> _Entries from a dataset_
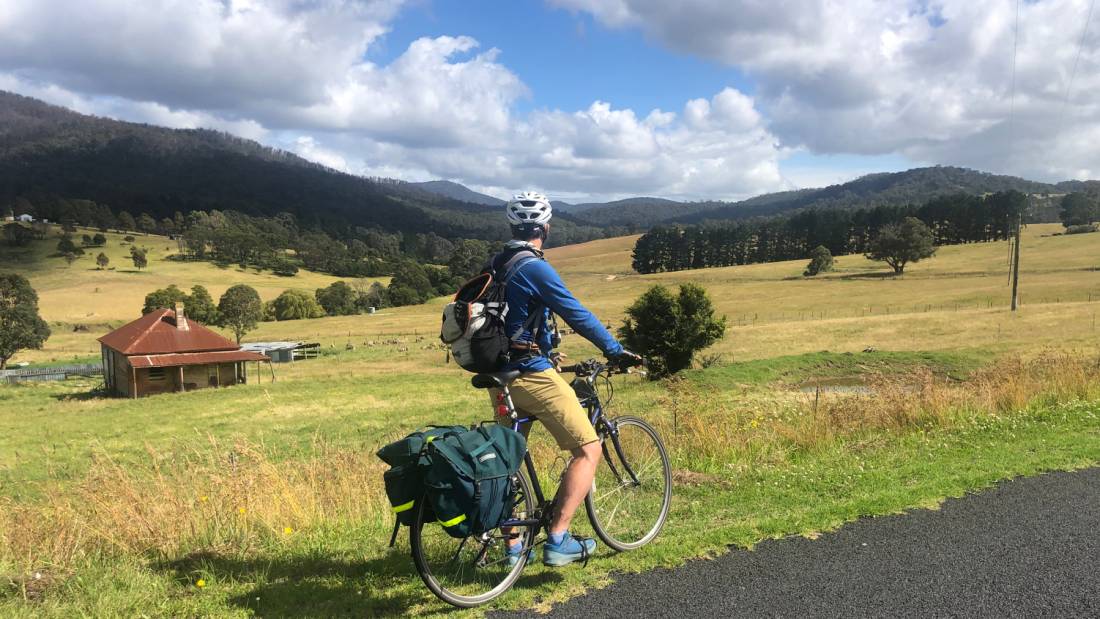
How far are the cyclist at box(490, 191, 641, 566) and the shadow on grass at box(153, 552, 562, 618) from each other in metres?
0.35

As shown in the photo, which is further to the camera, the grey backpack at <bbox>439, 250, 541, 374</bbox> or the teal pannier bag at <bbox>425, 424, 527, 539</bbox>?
the grey backpack at <bbox>439, 250, 541, 374</bbox>

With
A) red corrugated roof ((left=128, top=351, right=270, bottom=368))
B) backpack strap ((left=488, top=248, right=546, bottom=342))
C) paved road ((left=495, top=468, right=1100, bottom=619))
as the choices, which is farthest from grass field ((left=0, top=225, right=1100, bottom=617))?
red corrugated roof ((left=128, top=351, right=270, bottom=368))

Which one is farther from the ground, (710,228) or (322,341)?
Answer: (710,228)

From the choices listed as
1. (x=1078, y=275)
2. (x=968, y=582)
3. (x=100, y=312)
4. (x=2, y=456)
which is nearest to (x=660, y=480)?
(x=968, y=582)

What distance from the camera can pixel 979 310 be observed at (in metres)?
51.8

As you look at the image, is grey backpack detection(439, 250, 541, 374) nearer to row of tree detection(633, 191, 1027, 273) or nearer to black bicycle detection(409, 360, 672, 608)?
black bicycle detection(409, 360, 672, 608)

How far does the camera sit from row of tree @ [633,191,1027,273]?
12244 cm

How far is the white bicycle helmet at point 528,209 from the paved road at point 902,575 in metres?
2.31

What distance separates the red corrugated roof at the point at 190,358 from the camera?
44.6 metres

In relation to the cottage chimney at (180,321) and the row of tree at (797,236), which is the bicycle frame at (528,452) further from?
the row of tree at (797,236)

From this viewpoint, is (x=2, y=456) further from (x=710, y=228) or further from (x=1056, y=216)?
(x=1056, y=216)

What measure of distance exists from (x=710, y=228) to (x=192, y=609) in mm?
150929

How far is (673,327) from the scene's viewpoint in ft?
119

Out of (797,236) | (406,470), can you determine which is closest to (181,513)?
(406,470)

> _Given problem_
Quote the entries above verbatim, from the line containing "What measure of" through the end of the entries.

> _Exercise output_
What measure of distance exists from (x=710, y=228) to (x=192, y=609) in mm?
150929

How far is (673,327) from the scene's viewpoint in ft?
119

Out of (797,236) | (406,470), can you determine which is closest to (181,513)?
(406,470)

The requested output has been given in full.